Task details:
Reproduce the following lines with every occurrence of "stone veneer wall" changed to "brick wall", leaving all other text unchanged.

Provided information:

· · · · ·

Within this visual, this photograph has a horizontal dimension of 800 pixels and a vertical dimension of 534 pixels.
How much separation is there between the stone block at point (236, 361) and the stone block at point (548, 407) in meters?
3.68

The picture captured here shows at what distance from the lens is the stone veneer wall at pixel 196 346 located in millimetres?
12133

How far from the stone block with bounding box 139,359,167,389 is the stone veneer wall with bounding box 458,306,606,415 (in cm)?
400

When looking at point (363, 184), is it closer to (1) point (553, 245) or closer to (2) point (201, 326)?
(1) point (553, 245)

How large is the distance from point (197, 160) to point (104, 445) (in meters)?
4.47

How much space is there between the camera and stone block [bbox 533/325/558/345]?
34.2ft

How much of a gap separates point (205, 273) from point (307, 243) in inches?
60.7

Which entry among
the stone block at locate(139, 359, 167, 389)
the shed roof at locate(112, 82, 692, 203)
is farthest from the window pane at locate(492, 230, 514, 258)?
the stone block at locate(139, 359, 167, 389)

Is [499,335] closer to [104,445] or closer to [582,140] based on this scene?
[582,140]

· · · · ·

Exercise output:
Within this visual, this photograph has a horizontal dimension of 800 pixels and a vertical dimension of 534 pixels.
How much separation is there between the stone block at point (236, 361) and the stone block at point (548, 407) in meters?
3.68

The picture captured here shows at what distance from the lens is the brick wall at pixel 196 346 located in millimetres?
12133

How far from the stone block with bounding box 139,359,167,389 is the brick wall with bounding box 458,306,606,415 (in cm)?
400

When looking at point (363, 184), is it closer to (1) point (553, 245) or closer to (2) point (201, 326)?
(1) point (553, 245)

How large is the distance from point (197, 160) to point (104, 445) (in meters)?
4.47

How much space is there between the camera and stone block [bbox 533/325/558/345]?
34.2ft

How much of a gap separates point (205, 273) from point (307, 243) in inches?
60.7

Which entry among
the stone block at locate(139, 359, 167, 389)
the shed roof at locate(112, 82, 692, 203)
is farthest from the window pane at locate(492, 230, 514, 258)?
the stone block at locate(139, 359, 167, 389)

Is [499,335] closer to [104,445] or closer to [582,140] based on this scene?
[582,140]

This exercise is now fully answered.